Restate every record exactly as it is written, while omitting the pictures it holds.

▶ Records shown:
────

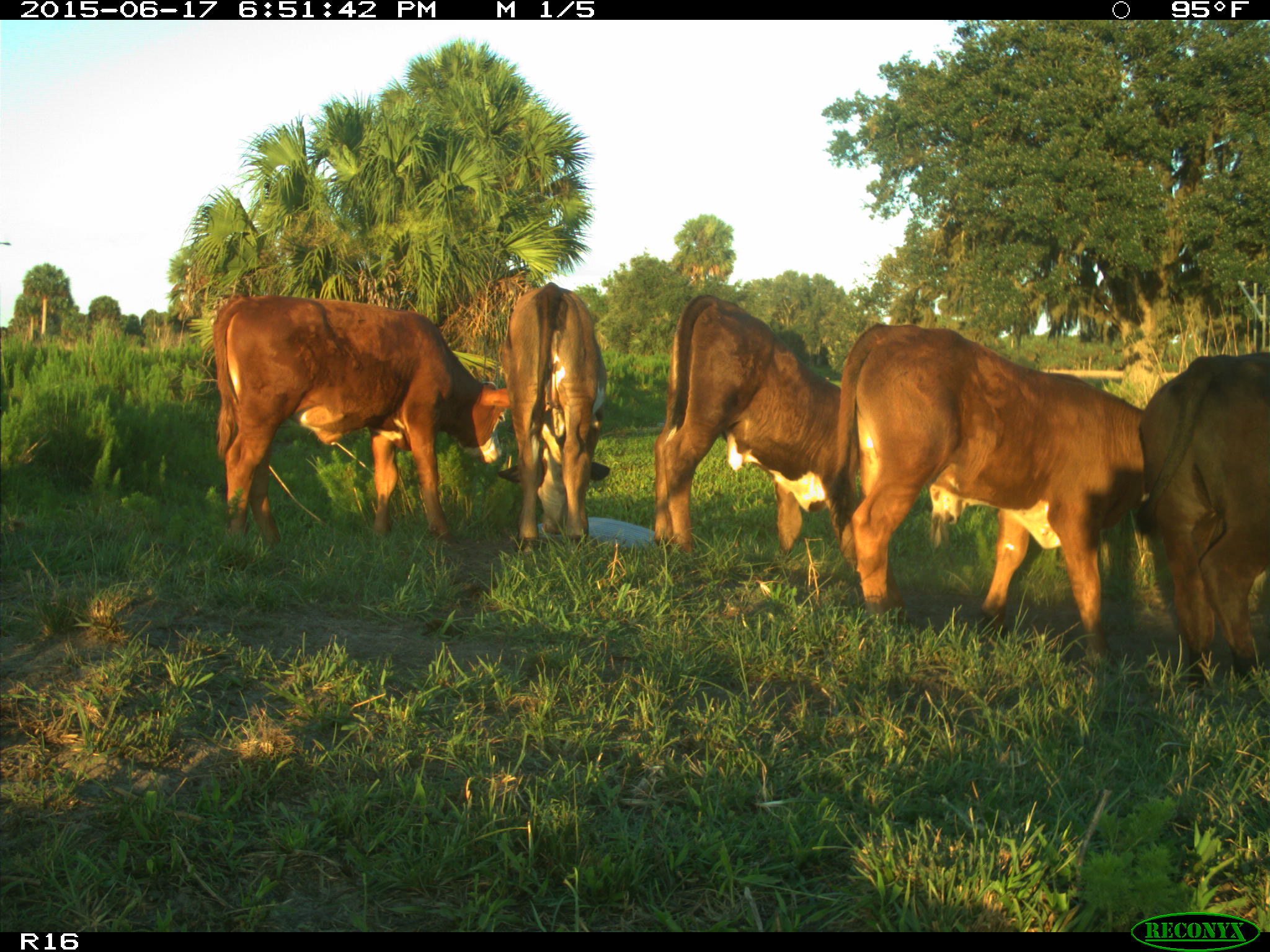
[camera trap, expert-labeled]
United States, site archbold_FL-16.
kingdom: Animalia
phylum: Chordata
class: Mammalia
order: Artiodactyla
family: Bovidae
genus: Bos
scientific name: Bos taurus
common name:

────

▶ Completed task:
[camera trap, expert-labeled]
United States, site archbold_FL-16.
kingdom: Animalia
phylum: Chordata
class: Mammalia
order: Artiodactyla
family: Bovidae
genus: Bos
scientific name: Bos taurus
common name:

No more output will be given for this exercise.